Day 3: Madonna di Fornelli to Sant'Agata
Day 3. Madonna di Fornelli - Sant’Agata. 34km. Total: 90.5km.
Very hot and very sweaty, I arrived in Sant’Agata for a life changing beer.
I was with some others I’d met today when a man came over to speak to us. He was very keen, it seemed, for us to visit "the rock n roll museum". In a tiny village, this struck me as just a little bizarre.
It then transpired this man was the father of the owner of the bar, which served only one dish as a primi piatti: tortelonni. This dish — not to be confused with tortellini, which are smaller, usually served in broth, and which Emilia-Romagna is also known for — he told me, was specific to the village area and surrounding countryside.
The tortelloni served at the bar was made by his wife, and, he assured me, was the best in the whole of Italy. In fact, he was so determined I sample his wife’s cooking, that he insisted on collecting me from my accommodation, 15 minutes up the hill, later that evening, for dinner. How could I possibly refuse?! Afterwards, he ensured his friends drove me back up the hill in their 4x4 (at, admittedly, a rather alarming rate).

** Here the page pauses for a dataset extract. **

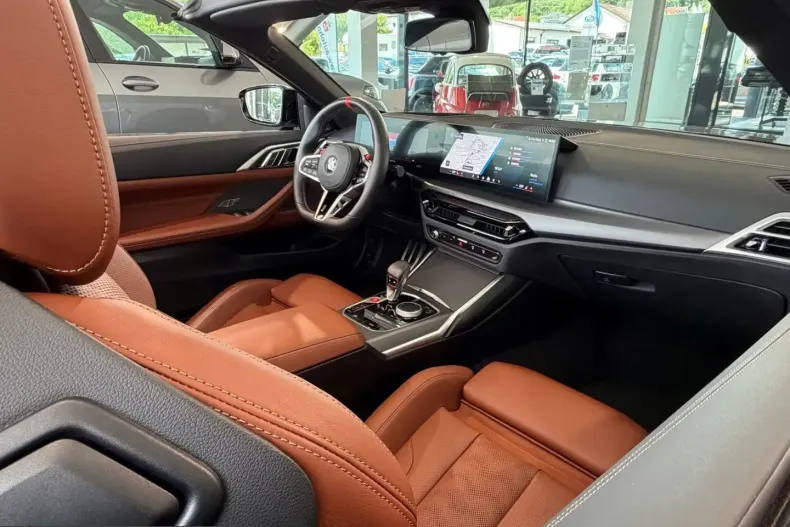BMW M4 (Seria 4) din 2025 cu 20.738 km - oferta BMW235416 - foto 23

One thing I love about Italy is the locality of the food. I am only 33km from last night, and there is a different local speciality. Even the bread is different. It's all delicious, that much is certain. But, more significantly, it’s so completely embedded in history, politics, tradition, and culture.
It is important to remember that Italy was unified only in the 1800s. You never meet an Italian; you meet a Tuscan, or an Umbrian, or a Roman, etc. Food is part of that identity. That’s why they’re so passionate and protective of it.
Such anthropological observations are never more evident as sitting in a local bar whilst the men drink Moretti and chainsmoke cigarettes, children kick a ball in the road, and a woman celebrating her birthday gesticulates wildly after dramatically spilling Pignotello everywhere.
There was such a selection of local meats and vegetables for the secundi piatti, that I thought it best to let the owner of the bar choose for me.
Safe to say I was not disappointed.


A very refreshing beer after 34km of climbing in the heat!

Beautiful views into the valleys below from the top of an Apennine ridge.